▶ Selected text
-=-=-=-=-
Faltering economy or impending polls

Faltering economy or impending polls

Rajeev Jayaswal

Finance Minister Arun Jaitley will present his fifth Budget in a row on the first day of February. By now, he must be a master funambulist, a veteran tightrope walker like most of the Indian housewives, who manage their households despite rising inflation and shoestring budgets. 

FM Jaitley also needs to do a similar jugglery, find a balance between dwindling revenue and the party's clamour to woo voters, particularly the urban middle class and the farmer.

The ruling BJP now realises that it has estranged the rural voter. It has been quite evident in the Gujarat assembly election. The party had somehow managed to win Gujarat after making a huge sacrifice in terms of the GST revenue. The Modi government's largesse ranged from the banal and populist Gujarati namkeens like 'khakra' as also rendering the controversial 28 per cent GST slab redundant by moving 178 items to the lower 18 per cent slab to win over the state's business community. While the move swayed the urban Gujaratis, the rural voters remained sullen.
-=-=-=-=-
▶ Tasks to complete
- 1) Please copy the stretch of the Budget article from "FM Jaitley also" through "and the farmer." word for word.
- 2) Pick up the Budget article where it ends and keep writing it.
The records that come next are separate from the Budget article.

▶ Dataset content
-=-=-=-=-
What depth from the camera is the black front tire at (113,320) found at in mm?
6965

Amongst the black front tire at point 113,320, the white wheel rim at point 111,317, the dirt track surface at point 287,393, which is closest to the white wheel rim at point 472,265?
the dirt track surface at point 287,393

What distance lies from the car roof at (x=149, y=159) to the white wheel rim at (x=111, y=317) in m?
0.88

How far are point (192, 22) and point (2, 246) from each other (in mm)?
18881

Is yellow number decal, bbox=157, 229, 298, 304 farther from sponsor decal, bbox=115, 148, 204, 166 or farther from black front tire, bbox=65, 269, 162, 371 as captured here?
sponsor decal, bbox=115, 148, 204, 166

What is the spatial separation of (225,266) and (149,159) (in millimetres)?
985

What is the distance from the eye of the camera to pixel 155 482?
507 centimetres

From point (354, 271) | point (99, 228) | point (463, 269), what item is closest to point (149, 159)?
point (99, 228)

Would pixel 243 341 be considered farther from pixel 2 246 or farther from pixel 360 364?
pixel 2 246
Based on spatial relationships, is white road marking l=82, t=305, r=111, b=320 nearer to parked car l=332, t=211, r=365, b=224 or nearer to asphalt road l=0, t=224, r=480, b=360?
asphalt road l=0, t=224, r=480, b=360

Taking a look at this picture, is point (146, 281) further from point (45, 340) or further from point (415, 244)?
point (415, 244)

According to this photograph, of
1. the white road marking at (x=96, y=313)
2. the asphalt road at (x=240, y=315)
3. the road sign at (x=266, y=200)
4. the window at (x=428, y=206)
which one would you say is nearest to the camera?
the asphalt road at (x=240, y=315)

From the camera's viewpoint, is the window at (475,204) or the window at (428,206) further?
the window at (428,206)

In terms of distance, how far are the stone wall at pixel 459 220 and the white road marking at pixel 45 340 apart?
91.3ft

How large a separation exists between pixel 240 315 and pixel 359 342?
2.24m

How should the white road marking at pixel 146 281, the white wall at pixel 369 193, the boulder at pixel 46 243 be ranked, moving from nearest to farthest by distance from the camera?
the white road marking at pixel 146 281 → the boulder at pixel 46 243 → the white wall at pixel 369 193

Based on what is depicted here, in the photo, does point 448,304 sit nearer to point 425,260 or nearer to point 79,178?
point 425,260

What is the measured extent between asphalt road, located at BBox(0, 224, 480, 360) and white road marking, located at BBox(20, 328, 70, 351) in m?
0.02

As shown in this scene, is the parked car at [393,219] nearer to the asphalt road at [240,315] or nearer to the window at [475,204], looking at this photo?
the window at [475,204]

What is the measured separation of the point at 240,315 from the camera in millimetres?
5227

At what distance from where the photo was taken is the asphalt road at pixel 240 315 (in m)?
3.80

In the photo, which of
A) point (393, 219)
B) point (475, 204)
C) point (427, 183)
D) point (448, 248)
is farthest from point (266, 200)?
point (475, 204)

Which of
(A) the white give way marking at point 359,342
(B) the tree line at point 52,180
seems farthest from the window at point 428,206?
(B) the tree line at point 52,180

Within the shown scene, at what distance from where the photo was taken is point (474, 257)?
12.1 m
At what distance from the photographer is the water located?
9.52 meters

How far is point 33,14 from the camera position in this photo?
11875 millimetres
-=-=-=-=-
▶ Responses per task
- 1)
FM Jaitley also needs to do a similar jugglery, find a balance between dwindling revenue and the party's clamour to woo voters, particularly the urban middle class and the farmer.

- 2)
The General Election now looms ahead and the party faithful would like Jaitley to unveil exclusive packages for rural India in the Budget. Even if FM Jaitley would be tempted to win over farmers with a mega loan waiver plan, his hands will be tied because of the resource crunch. He is almost certain to breach the 3.2 per cent fiscal deficit target for the current financial year. Even if he were to recalibrate next year's borrowing target, a greater priority has to be on productive public expenditures to boost the economic growth and generate employment rather than freebies that would be distressful for the economy. 

It is the moral duty of the Modi government in general and the finance minister in particular to bring the economy back on the track. The economy, particularly the informal sector, is still reeling under the double whammy of demonetisation and ill-prepared GST. The Budget 2018-19 provides an opportunity to FM Jaitley to make a course correction to retain the upper hand in the coming general elections.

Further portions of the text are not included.